------ GIVEN DATA ------

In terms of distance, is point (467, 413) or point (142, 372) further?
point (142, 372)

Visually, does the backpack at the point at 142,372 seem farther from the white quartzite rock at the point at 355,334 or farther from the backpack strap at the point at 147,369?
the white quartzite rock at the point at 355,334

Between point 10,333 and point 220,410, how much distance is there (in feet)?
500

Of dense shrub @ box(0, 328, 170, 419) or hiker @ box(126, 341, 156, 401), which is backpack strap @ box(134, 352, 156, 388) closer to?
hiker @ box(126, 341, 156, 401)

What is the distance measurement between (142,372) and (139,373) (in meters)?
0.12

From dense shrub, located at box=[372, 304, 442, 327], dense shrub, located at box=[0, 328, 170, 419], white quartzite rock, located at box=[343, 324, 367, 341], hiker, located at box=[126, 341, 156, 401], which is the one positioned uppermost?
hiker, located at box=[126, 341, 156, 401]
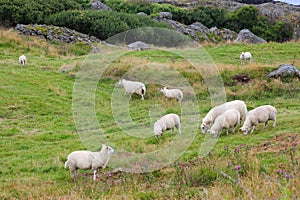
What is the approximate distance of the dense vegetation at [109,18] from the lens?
4553cm

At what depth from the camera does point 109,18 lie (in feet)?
155

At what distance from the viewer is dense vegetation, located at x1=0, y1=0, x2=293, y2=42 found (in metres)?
45.5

------

* _WHAT YOU SHOULD DO_
Can you repeat all of the material above word for word, leaving out the pictures?

* _COMPLETE OUTPUT_
In terms of distance, is point (467, 413) or point (142, 372) further?
point (142, 372)

Visually, does the backpack at the point at 142,372 seem farther from the white quartzite rock at the point at 355,334 or farther from the backpack strap at the point at 147,369?
the white quartzite rock at the point at 355,334

Between point 10,333 and point 220,410, how much distance is there (in feet)?
500

Of dense shrub @ box(0, 328, 170, 419) or hiker @ box(126, 341, 156, 401), which is backpack strap @ box(134, 352, 156, 388) closer to?
hiker @ box(126, 341, 156, 401)

What is the distance measurement between (142,372) and (139,373) (in meters)?
0.12

From dense shrub, located at box=[372, 304, 442, 327], dense shrub, located at box=[0, 328, 170, 419], white quartzite rock, located at box=[343, 324, 367, 341], hiker, located at box=[126, 341, 156, 401], which is the one positioned uppermost?
hiker, located at box=[126, 341, 156, 401]
What is the approximate distance of the dense vegetation at [109,18] from the lens?
4553cm

At what depth from the camera does point 109,18 lie (in feet)?
155

At what distance from the viewer is dense vegetation, located at x1=0, y1=0, x2=293, y2=42 found (in metres)?
45.5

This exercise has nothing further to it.